= Voo da Amizade =

Voo da amizade (Friendship Flight) was the name of a dedicated air service between Brazil and Portugal operated between 1960 and 1967. It was an operational partnership between the Portuguese TAP Transportes Aéreos Portugueses and the Brazilian Panair do Brasil (1960–1965) and Varig (1965–1967).

==History==
In order to further promote the close cultural and economic ties between Brazil and Portugal, Panair do Brasil and TAP-Transportes Aéreos Portugueses established a jointly-operated air service with very specific characteristics:

- Tickets for this flight were much cheaper than normal tickets but could be purchased only by Brazilian and Portuguese citizens or foreigners with permanent residence in one of those two countries.
- Flights were initially operated once a week by a dedicated Panair do Brasil Douglas DC-7C with the titles Panair and TAP on the fuselage, with crew of both airlines, and with TAP flight numbers. By August 1961 frequencies had increased to 2 flights a week, one for each airline, and by August 1962 there were three weekly frequencies, with two for Panair and one for TAP. However, in May 1964 frequencies returned to the 1961 arrangement. During all this time the service was operated by a Panair aircraft configured in all-economy class.
- The routing was Rio de Janeiro-Galeão / Recife / Sal / Lisbon. Some flights also stopped at São Paulo-Congonhas. Since at the time Cape Verde, where the island of Sal is located, was a Portuguese Overseas Province, the whole flight was operated within the territories of Brazil and Portugal.
- Meals were served in airport restaurants during the refueling stops. Each passenger had a baggage allowance of 20 kg.

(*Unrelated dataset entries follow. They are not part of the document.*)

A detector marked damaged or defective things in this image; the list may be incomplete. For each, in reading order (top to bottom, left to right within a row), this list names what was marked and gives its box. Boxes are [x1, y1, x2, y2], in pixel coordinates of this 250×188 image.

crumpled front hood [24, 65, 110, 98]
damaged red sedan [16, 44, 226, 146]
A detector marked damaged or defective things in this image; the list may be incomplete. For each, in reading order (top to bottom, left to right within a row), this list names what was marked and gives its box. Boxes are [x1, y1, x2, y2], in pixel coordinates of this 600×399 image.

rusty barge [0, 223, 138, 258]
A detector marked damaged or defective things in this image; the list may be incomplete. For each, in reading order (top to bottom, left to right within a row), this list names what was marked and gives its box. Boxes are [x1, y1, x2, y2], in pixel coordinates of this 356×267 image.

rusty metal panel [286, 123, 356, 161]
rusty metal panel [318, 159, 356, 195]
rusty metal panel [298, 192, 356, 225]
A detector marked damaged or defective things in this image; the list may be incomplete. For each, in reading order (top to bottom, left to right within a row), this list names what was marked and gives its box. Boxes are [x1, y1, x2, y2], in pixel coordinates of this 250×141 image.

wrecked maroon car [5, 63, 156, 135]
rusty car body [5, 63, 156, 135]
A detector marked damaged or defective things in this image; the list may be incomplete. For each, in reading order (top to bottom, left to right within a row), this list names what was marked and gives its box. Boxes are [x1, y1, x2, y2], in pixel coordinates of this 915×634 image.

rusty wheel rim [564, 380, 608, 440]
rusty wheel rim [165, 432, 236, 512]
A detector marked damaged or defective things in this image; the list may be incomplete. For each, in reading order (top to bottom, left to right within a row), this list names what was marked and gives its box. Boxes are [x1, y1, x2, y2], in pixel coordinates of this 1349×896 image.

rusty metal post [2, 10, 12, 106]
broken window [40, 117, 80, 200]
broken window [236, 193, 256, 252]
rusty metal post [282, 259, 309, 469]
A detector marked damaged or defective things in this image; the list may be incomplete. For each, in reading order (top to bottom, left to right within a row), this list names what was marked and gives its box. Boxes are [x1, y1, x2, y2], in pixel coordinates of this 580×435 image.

The first flight took off from Brazil on November 30, 1960 and remained as originally planned until the closure of Panair do Brasil on February 10, 1965. After a brief interruption, on November 22, 1965 Varig succeeded Panair in the Brazilian half of the operation, using one of its Lockheed L-188 Electra II. In this phase, TAP also decided to start using its own aircraft, a Lockheed L-1049G Super Constellation, for its share of the services. Thus, each airline had one weekly frequency and operated its own equipment. Flights ended in 1967.

It is worth noting that Panair, TAP and Varig also operated nonstop flights between Brazil and Portugal without the restrictions imposed by the Voo da amizade. For these, from 1960 to 1965 Panair used its Douglas DC-8-33, and from 1966 onwards TAP used its Boeing 707 and Varig either a Boeing 707 or a Douglas DC-8-33.

==Accident==
- 1 November 1961: the Panair do Brasil Douglas DC-7C registration PP-PDO flying southbound from Sal to Recife during its final approach at Recife, struck an 84 m hill 2.7 km from the runway and broke up. The aircraft was doing a night approach too low and outside the regular traffic pattern. From a total of 88 passengers and crew, 45 died.